The path is opinionated about what it does not teach: it does not teach "how to write a prompt" (covered in the AI Manual), it does not teach "AI ethics as a separate topic" (covered as constraints inside each course), and it does not climax in a "build your own ChatGPT" capstone (the wrong frame — the work is building the harness, not building the model). When you finish the fifth course, you should be able to walk into a vendor demo, a leadership review, or a postmortem and ask the question that turns the room toward signal: show me the harness.

Stage 1 — The agent loop, demystified

An "AI agent" is not magic. It is a loop with a model, a context, a tool-call surface, a memory layer, and a stopping condition — and every production failure traces back to one of those five pieces. Before you can spec a multi-agent system, you have to see the single-agent loop clearly enough to draw it from memory.

Stage 2 — Eval harnesses you can trust

A model can demo anything. An agent can ship only what an eval suite proves it does reliably. If you cannot tell whether v17 of your prompt is better than v16, you do not have a product — you have a vibes-based science fair. The eval harness is the part of the system that turns hope into a metric.

Stage 3 — Tools and memory, designed deliberately

The agent's effective IQ is bounded by the toolbelt you hand it and the notebook you let it keep. Tools are the verbs; memory is the continuity. Most teams under-design both, then blame the model when the loop drifts at hour three. This stage is the product-design discipline applied to the agent's hands and its mind.
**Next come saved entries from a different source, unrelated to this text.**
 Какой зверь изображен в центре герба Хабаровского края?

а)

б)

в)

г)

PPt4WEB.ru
Stage 4 — Multi-agent orchestration (and when not to)

The instinct to "add another agent" almost always loses. Cognition's "Don't Build Multi-Agents" and Anthropic's counter-essay frame the live debate; both are right in different regimes. The skill is knowing which regime you are in before the swarm becomes a coordination problem you cannot debug.
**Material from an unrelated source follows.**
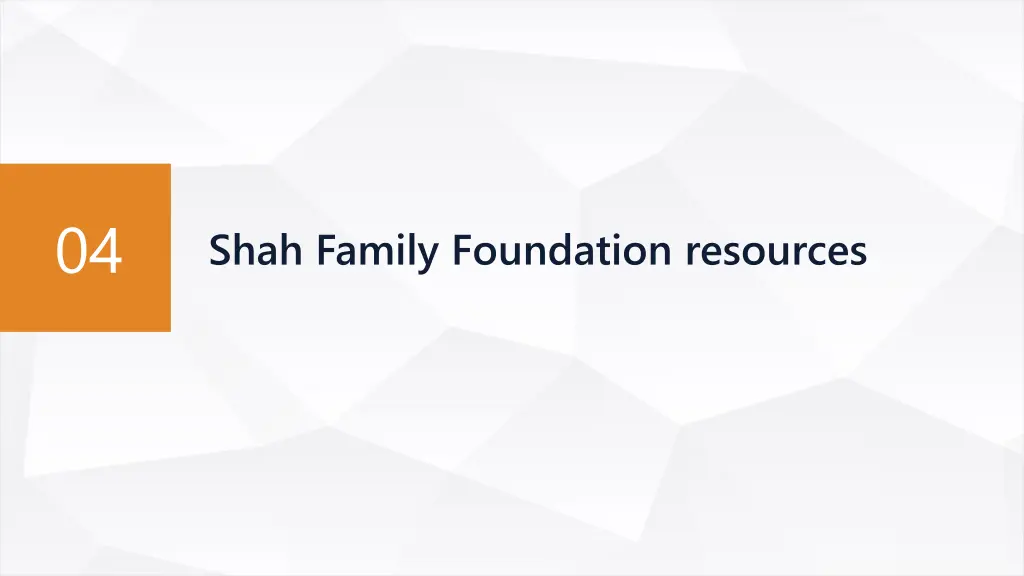 04

Shah Family Foundation resources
Stage 5 — Production harnesses: observability, recovery, the bill

Agents in production fail in ways single-prompt features do not. They burn money in their sleep, they get stuck in tool-call loops, they wake the on-call at 3am because a context window blew up on input nobody anticipated. This stage is the operational layer — the dashboards, the kill switches, the cost meters, the postmortem ritual.